The shutout thing sounds like a good strategy. Heading into the Sun Devil Invitational at Virginia Beach, the Cavaliers had three shutouts in three matches.
THOMAS JEFFERSON GETS NEW 2005 CHALLENGE
The 2003 and 2004 seasons saw Alexandria Thomas Jefferson (Va.) play some of the best hockey ever seen at the science-and-technology magnet school.
So what was the Colonials' reward for making the state tournament's Elite Eight? A change in competition.
Teri Davis' crew used to play in the Concorde District, with its competition coming mainly from Oakton (Va.) and Centreville (Va.). But a realignment for 2005 sees Jefferson in the Liberty District, which means its competition will come from 2003 state champion Fairfax W.T. Woodson (Va.).
It also means that the transfer of star junior Allie Heon to Chantilly Westfield (Va.) won't mean anything in District competition, but it will mean a whole lot in the Northern Regional tournament. Stay tuned.
MARYLAND
MARYLAND FINALS A MIX OF THE FAMILIAR AND THE VERY NEW
In the Maryland Public High Schools Athletic Association (MPSSAA) state championship games, the gameday path to College Park was undoubtedly the longest for Class 2A finalists Salisbury Parkside (Md.) and Lusby Patuxent (Md.). The teams are located deep in the southeast corner of the state near the ocean, meaning each team had to travel some two hours to the north side of the Washington Beltway for a final held right at the start of rush hour.

Raw data =

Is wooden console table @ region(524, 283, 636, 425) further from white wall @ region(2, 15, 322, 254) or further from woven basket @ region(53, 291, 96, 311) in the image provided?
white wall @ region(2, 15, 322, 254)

What to do = According to the high school hockey article, which district is Thomas Jefferson in for 2005? You won't need the data for this.

Response to this task = The Liberty District.